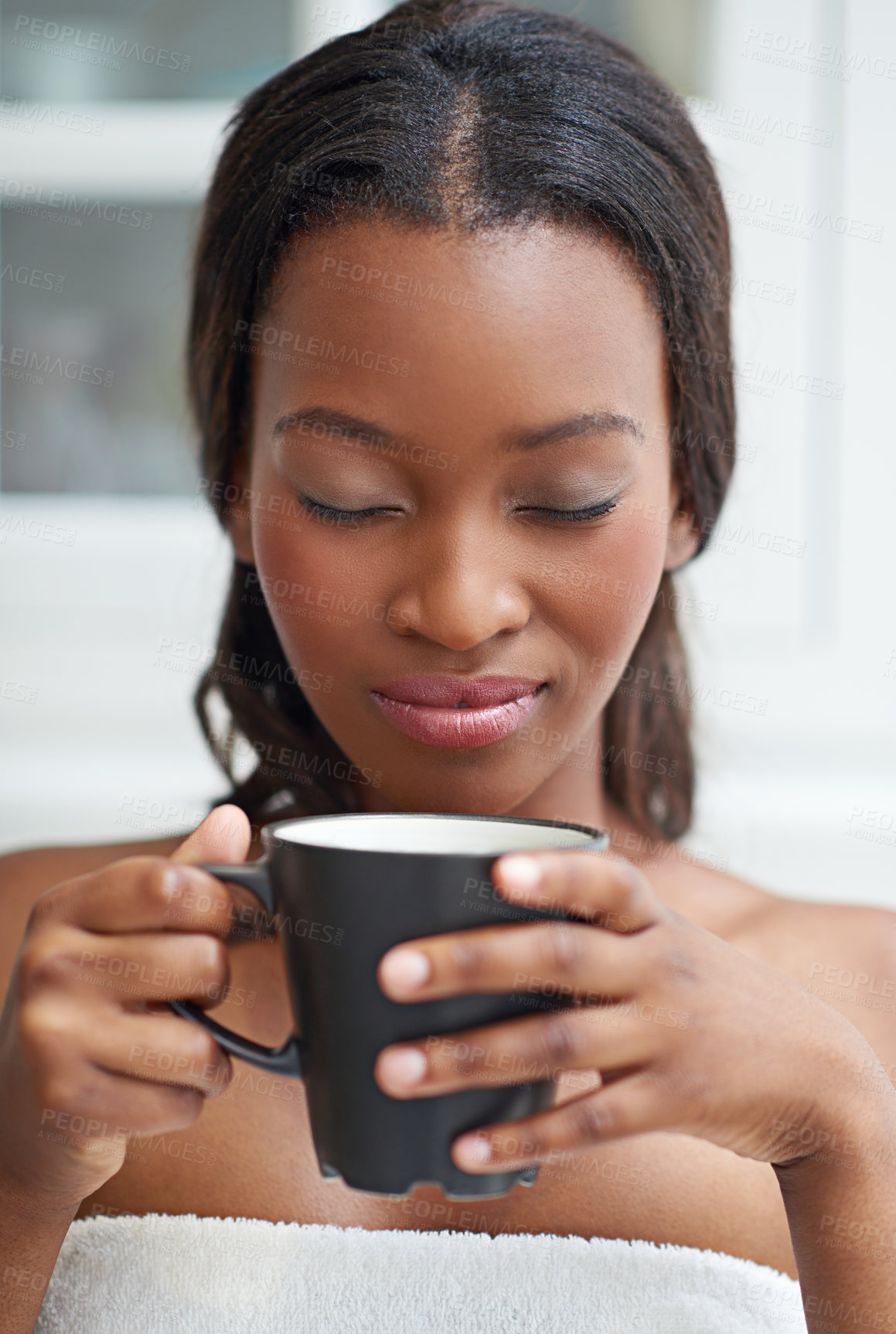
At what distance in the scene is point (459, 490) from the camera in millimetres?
659

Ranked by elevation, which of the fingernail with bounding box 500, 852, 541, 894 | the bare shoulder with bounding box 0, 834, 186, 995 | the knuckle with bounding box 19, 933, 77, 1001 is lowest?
the bare shoulder with bounding box 0, 834, 186, 995

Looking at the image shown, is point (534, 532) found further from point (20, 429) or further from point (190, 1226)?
point (20, 429)

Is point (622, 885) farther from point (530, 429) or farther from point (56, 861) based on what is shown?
point (56, 861)

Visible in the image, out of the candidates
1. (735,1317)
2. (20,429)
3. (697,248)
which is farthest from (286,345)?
(20,429)

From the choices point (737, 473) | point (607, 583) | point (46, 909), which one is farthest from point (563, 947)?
point (737, 473)

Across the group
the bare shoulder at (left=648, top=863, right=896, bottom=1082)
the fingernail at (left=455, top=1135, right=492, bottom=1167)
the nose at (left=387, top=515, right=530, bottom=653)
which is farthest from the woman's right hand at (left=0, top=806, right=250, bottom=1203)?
the bare shoulder at (left=648, top=863, right=896, bottom=1082)

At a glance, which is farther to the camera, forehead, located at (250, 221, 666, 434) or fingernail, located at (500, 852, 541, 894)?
forehead, located at (250, 221, 666, 434)

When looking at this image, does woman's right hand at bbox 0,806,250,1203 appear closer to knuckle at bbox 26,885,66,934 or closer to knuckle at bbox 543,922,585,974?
knuckle at bbox 26,885,66,934

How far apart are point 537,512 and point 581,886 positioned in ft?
1.06

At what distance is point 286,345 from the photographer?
75 centimetres

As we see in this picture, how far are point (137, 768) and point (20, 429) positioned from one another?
1.63 ft

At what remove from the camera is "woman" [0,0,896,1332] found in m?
0.47

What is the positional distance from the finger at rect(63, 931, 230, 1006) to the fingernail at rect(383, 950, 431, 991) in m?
0.09

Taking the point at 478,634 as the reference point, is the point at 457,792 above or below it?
below
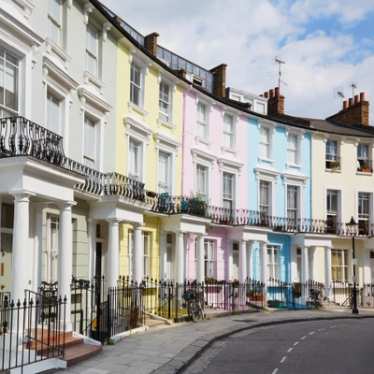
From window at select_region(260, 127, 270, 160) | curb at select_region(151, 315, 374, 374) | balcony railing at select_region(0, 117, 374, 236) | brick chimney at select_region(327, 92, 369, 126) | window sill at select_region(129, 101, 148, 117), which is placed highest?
brick chimney at select_region(327, 92, 369, 126)

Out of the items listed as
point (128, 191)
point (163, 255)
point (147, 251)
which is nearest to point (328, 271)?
point (163, 255)

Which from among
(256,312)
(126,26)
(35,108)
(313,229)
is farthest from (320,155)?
(35,108)

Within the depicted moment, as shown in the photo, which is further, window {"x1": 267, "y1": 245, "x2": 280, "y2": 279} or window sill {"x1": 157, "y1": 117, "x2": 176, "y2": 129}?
window {"x1": 267, "y1": 245, "x2": 280, "y2": 279}

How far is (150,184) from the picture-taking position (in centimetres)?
2356

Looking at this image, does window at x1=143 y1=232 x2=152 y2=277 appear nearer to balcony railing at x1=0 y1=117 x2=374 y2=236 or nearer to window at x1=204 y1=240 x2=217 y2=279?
balcony railing at x1=0 y1=117 x2=374 y2=236

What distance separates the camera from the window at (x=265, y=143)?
31906 mm

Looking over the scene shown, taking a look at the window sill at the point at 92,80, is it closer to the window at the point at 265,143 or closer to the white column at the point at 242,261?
the white column at the point at 242,261

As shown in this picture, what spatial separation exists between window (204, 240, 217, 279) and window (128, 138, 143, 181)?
6.69 m

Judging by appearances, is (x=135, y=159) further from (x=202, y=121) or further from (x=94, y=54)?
(x=202, y=121)

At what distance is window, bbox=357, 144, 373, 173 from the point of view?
3556 cm

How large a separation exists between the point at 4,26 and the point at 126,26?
13.8m

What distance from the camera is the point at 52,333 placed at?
1355 cm

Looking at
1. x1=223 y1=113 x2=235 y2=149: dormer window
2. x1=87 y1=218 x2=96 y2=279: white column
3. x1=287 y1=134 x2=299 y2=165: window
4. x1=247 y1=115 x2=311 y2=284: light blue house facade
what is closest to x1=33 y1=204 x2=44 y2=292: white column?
x1=87 y1=218 x2=96 y2=279: white column

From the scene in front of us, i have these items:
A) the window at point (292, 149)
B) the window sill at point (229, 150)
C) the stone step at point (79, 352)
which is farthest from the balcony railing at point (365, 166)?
the stone step at point (79, 352)
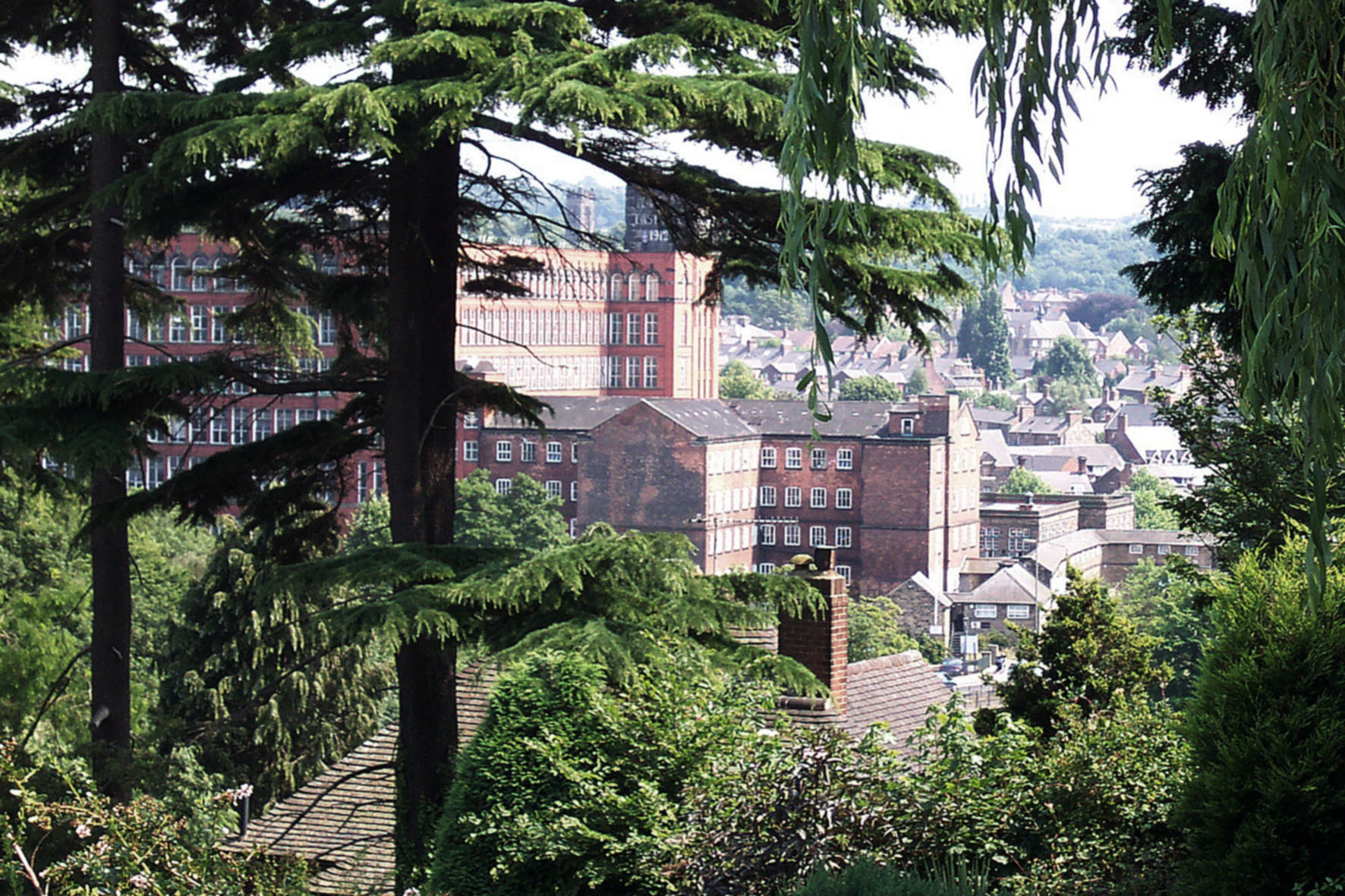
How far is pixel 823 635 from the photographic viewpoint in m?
12.0

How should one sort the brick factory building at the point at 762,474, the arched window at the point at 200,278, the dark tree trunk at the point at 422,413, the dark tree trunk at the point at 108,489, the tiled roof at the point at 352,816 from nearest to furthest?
the dark tree trunk at the point at 422,413 < the dark tree trunk at the point at 108,489 < the tiled roof at the point at 352,816 < the arched window at the point at 200,278 < the brick factory building at the point at 762,474

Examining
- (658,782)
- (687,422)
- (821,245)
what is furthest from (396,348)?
(687,422)

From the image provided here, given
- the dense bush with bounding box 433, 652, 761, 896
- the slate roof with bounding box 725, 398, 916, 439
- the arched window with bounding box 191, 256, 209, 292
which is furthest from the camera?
the slate roof with bounding box 725, 398, 916, 439

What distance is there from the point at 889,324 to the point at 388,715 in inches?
1148

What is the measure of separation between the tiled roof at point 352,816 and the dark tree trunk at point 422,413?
2.05 metres

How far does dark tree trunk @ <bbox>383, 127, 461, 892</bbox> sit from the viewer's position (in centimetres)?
1004

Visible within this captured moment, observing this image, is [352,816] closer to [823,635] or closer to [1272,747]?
[823,635]

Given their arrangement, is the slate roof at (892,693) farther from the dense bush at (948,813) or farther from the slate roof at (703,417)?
the slate roof at (703,417)

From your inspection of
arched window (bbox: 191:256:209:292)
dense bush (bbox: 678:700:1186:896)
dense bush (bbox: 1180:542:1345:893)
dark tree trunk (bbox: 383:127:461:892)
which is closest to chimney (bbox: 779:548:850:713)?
dark tree trunk (bbox: 383:127:461:892)

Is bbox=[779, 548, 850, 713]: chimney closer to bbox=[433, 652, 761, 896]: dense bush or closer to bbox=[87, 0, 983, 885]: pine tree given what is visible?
bbox=[87, 0, 983, 885]: pine tree

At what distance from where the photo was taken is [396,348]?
34.7 ft

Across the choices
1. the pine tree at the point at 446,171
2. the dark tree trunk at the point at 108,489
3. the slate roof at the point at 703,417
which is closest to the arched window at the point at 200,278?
the dark tree trunk at the point at 108,489

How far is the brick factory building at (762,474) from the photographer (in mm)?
85250

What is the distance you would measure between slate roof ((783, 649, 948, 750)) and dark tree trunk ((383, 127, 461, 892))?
3849 millimetres
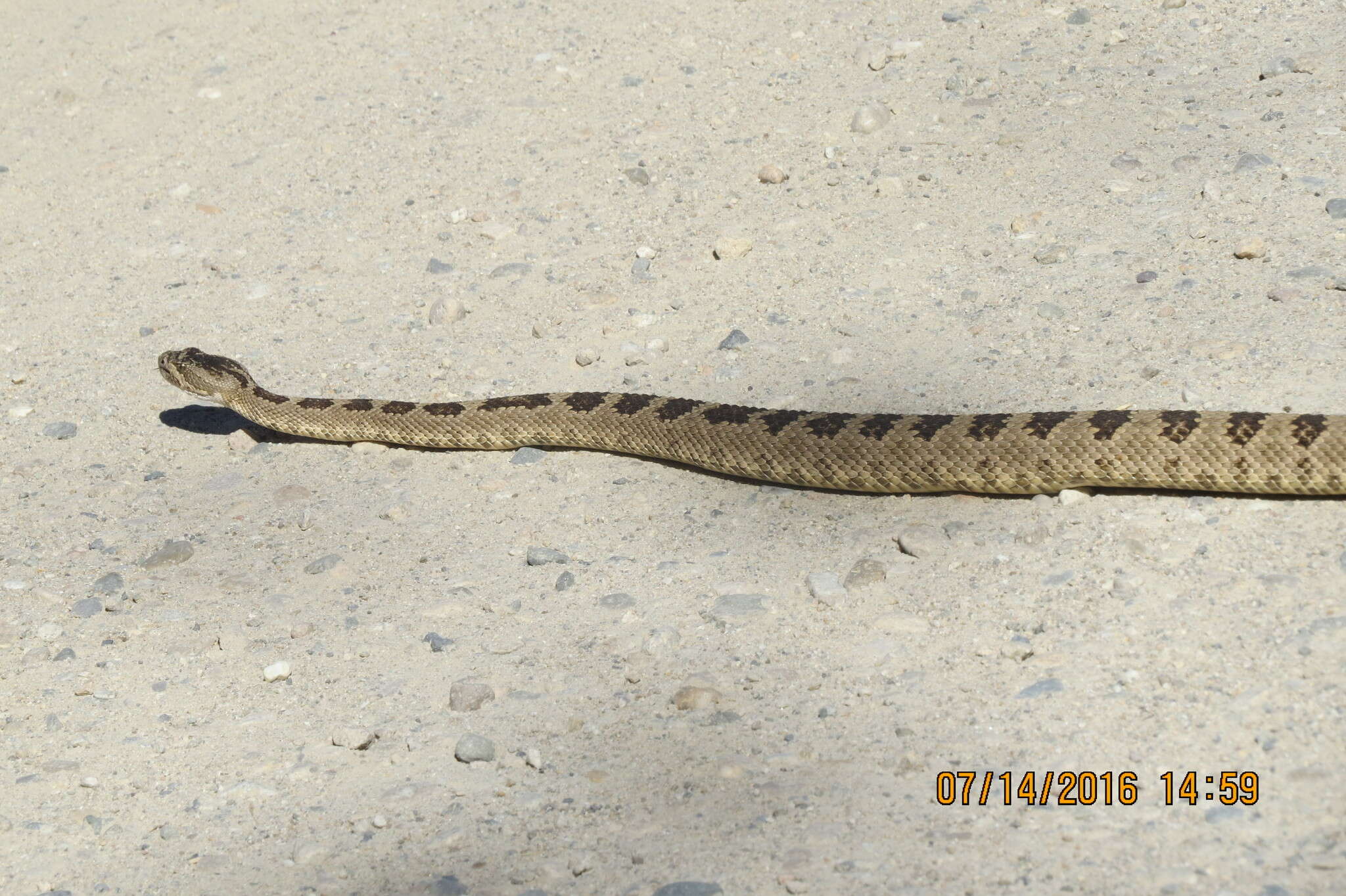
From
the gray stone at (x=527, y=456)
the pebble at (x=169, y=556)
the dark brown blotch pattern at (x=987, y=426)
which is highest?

■ Exercise details: Copy out all of the lines above word for word, leaving out the pictures.

■ Answer below:
At what distance in the scene is point (459, 490) from the camera in millimetres?
659

Ranked by elevation, which of the fingernail with bounding box 500, 852, 541, 894 | the bare shoulder with bounding box 0, 834, 186, 995 | the knuckle with bounding box 19, 933, 77, 1001 is lowest?
the bare shoulder with bounding box 0, 834, 186, 995

Looking at the image shown, is point (534, 532) found further from point (20, 429) or further from point (190, 1226)?
point (20, 429)

Is point (622, 885) farther from point (530, 429) or farther from point (56, 861) based on what is shown?
point (56, 861)

Visible in the image, out of the candidates
1. (735,1317)
2. (20,429)
3. (697,248)
which is farthest from (286,345)?
(20,429)

From the choices point (737, 473) | point (607, 583) | point (46, 909), which one is farthest from point (563, 947)?
point (737, 473)

Across the group
the bare shoulder at (left=648, top=863, right=896, bottom=1082)
the fingernail at (left=455, top=1135, right=492, bottom=1167)
the nose at (left=387, top=515, right=530, bottom=653)
which is farthest from the woman's right hand at (left=0, top=806, right=250, bottom=1203)?
the bare shoulder at (left=648, top=863, right=896, bottom=1082)

At a glance, which is farther to the camera, forehead, located at (250, 221, 666, 434) or fingernail, located at (500, 852, 541, 894)?
forehead, located at (250, 221, 666, 434)

When looking at this image, does woman's right hand at bbox 0,806,250,1203 appear closer to knuckle at bbox 26,885,66,934 or closer to knuckle at bbox 543,922,585,974?
knuckle at bbox 26,885,66,934

How far apart are point 537,512 and point 581,886 positioned in ft?
1.06

At what distance is point 286,345 from the photographer?
75 centimetres

As we see in this picture, how far are point (137, 768) and point (20, 429) positioned from one another?
1.63 ft

At what remove from the camera is "woman" [0,0,896,1332] found in m?
0.47

What is the positional distance from the finger at rect(63, 931, 230, 1006) to the fingernail at rect(383, 950, 431, 991) in m?
0.09

Taking the point at 478,634 as the reference point, is the point at 457,792 above or below it?
below
From window at select_region(260, 127, 270, 160) | curb at select_region(151, 315, 374, 374) | balcony railing at select_region(0, 117, 374, 236) | brick chimney at select_region(327, 92, 369, 126) | window sill at select_region(129, 101, 148, 117), which is placed highest?
brick chimney at select_region(327, 92, 369, 126)

Out of the items listed as
point (128, 191)
point (163, 255)
point (147, 251)
which is nearest to point (328, 271)?
point (163, 255)

Which from among
(256,312)
(126,26)
(35,108)
(313,229)
is farthest from (320,155)?
(35,108)

Within the depicted moment, as shown in the photo, which is further, window {"x1": 267, "y1": 245, "x2": 280, "y2": 279} or window sill {"x1": 157, "y1": 117, "x2": 176, "y2": 129}?
window {"x1": 267, "y1": 245, "x2": 280, "y2": 279}

How far is (150,184) from the picture-taking position (in centimetres)?
2356

Looking at this image, does window at x1=143 y1=232 x2=152 y2=277 appear nearer to balcony railing at x1=0 y1=117 x2=374 y2=236 or nearer to window at x1=204 y1=240 x2=217 y2=279?
balcony railing at x1=0 y1=117 x2=374 y2=236

What distance separates the camera from the window at (x=265, y=143)?
31906 mm

Looking over the scene shown, taking a look at the window sill at the point at 92,80, is it closer to the window at the point at 265,143 or closer to the white column at the point at 242,261?
the white column at the point at 242,261

As shown in this picture, what spatial separation exists between window (204, 240, 217, 279) and window (128, 138, 143, 181)?
6.69 m

Judging by appearances, is (x=135, y=159) further from (x=202, y=121) or further from (x=94, y=54)?
(x=202, y=121)

At what distance is window, bbox=357, 144, 373, 173 from the point of view?
3556 cm

How large a separation exists between the point at 4,26 and the point at 126,26?
13.8m

What distance from the camera is the point at 52,333 placed at?
1355 cm

Looking at
1. x1=223 y1=113 x2=235 y2=149: dormer window
2. x1=87 y1=218 x2=96 y2=279: white column
3. x1=287 y1=134 x2=299 y2=165: window
4. x1=247 y1=115 x2=311 y2=284: light blue house facade
what is closest to x1=33 y1=204 x2=44 y2=292: white column?
x1=87 y1=218 x2=96 y2=279: white column

From the scene in front of us, i have these items:
A) the window at point (292, 149)
B) the window sill at point (229, 150)
C) the stone step at point (79, 352)
which is farthest from the balcony railing at point (365, 166)?
the stone step at point (79, 352)
How far is pixel 823 635 from the photographic viewpoint in m?
12.0

How should one sort the brick factory building at the point at 762,474, the arched window at the point at 200,278, the dark tree trunk at the point at 422,413, the dark tree trunk at the point at 108,489, the tiled roof at the point at 352,816 from nearest to furthest?
the dark tree trunk at the point at 422,413 < the dark tree trunk at the point at 108,489 < the tiled roof at the point at 352,816 < the arched window at the point at 200,278 < the brick factory building at the point at 762,474

Examining
- (658,782)
- (687,422)
- (821,245)
what is furthest from (396,348)?
(687,422)

From the image provided here, given
- the dense bush with bounding box 433, 652, 761, 896
- the slate roof with bounding box 725, 398, 916, 439
- the arched window with bounding box 191, 256, 209, 292
which is furthest from the camera?
the slate roof with bounding box 725, 398, 916, 439

What distance is there from the point at 889,324 to the point at 388,715 in inches?
1148

What is the measure of separation between the tiled roof at point 352,816 and the dark tree trunk at point 422,413?
2.05 metres

How far does dark tree trunk @ <bbox>383, 127, 461, 892</bbox> sit from the viewer's position (in centimetres)?
1004

Visible within this captured moment, observing this image, is [352,816] closer to [823,635] or closer to [1272,747]?
[823,635]

Given their arrangement, is the slate roof at (892,693) farther from the dense bush at (948,813) or farther from the slate roof at (703,417)?
the slate roof at (703,417)

From your inspection of
arched window (bbox: 191:256:209:292)
dense bush (bbox: 678:700:1186:896)
dense bush (bbox: 1180:542:1345:893)
dark tree trunk (bbox: 383:127:461:892)
which is closest to chimney (bbox: 779:548:850:713)?
dark tree trunk (bbox: 383:127:461:892)

Is bbox=[779, 548, 850, 713]: chimney closer to bbox=[433, 652, 761, 896]: dense bush or closer to bbox=[87, 0, 983, 885]: pine tree given what is visible?
bbox=[87, 0, 983, 885]: pine tree

At what distance from where the photo was taken is [396,348]?
34.7 ft

Across the choices
1. the pine tree at the point at 446,171
2. the dark tree trunk at the point at 108,489
3. the slate roof at the point at 703,417
which is closest to the arched window at the point at 200,278?
the dark tree trunk at the point at 108,489

How far is the brick factory building at (762,474) from the photographer (in mm)?
85250

What is the distance you would measure between slate roof ((783, 649, 948, 750)) and dark tree trunk ((383, 127, 461, 892))?
3849 millimetres
From
the gray stone at (x=527, y=456)
the pebble at (x=169, y=556)
the dark brown blotch pattern at (x=987, y=426)
which is highest?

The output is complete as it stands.